A group of parents in Rochester, Mich., are demanding a dramatic change in school leadership.
Parents expressed their anger at Rochester Community Public Schools administrators and school board members during a Monday meeting. Parents are demanding the school board fire Superintendent Robert Shaner, then tender their resignations.
The parents’ pique was prompted by revelations school employees were monitoring parents’ social media accounts, compiling dossiers of publicly disgruntled mothers and fathers, and phoning parents’ employers, which, in the case of Elena Dinverno, resulted in her firing.
The backlash from the incendiary language in a recent letter from the National School Board Association to President Biden asking for federal law enforcement to intervene on outspoken parents at school board meetings escalated this week when the group’s Ohio and Missouri chapters withdrew their respective memberships.
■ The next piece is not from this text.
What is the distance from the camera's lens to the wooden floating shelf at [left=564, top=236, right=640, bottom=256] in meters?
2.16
The Missouri School Boards Association in announcing its departure said the national group “demonstrated it does not currently align with MSBA’s guiding principles of local governance.”
The Ohio chapter was more direct, saying in its letter Monday that its departure was a “direct result” of the Sept. 29 letter to Biden.
Frustration at school boards boiled over for some parents and activists who protested outside of the Department of Justice building in Washington, D.C. Sunday.
A small crowd gathered for the “Parents Are Not ‘Domestic Terrorists’ Rally,” a reference to Merrick Garland’s Oct. 4 memorandum that called on the FBI to “use its authority” in response to the “disturbing spike in harassment, intimidation, and threats of violence against school administrators, board members, teachers, and staff.”
Garland’s statement followed a letter from the National School Board Association (NSBA) that asked the federal government to get involved in the alleged “immediate threat” of violence from parents against American public schools and education officials. The letter encouraged President Joe Biden’s administration to use statutes such as the USA PATRIOT Act to address actions that could be “equivalent to a form of domestic terrorism and hate crimes.”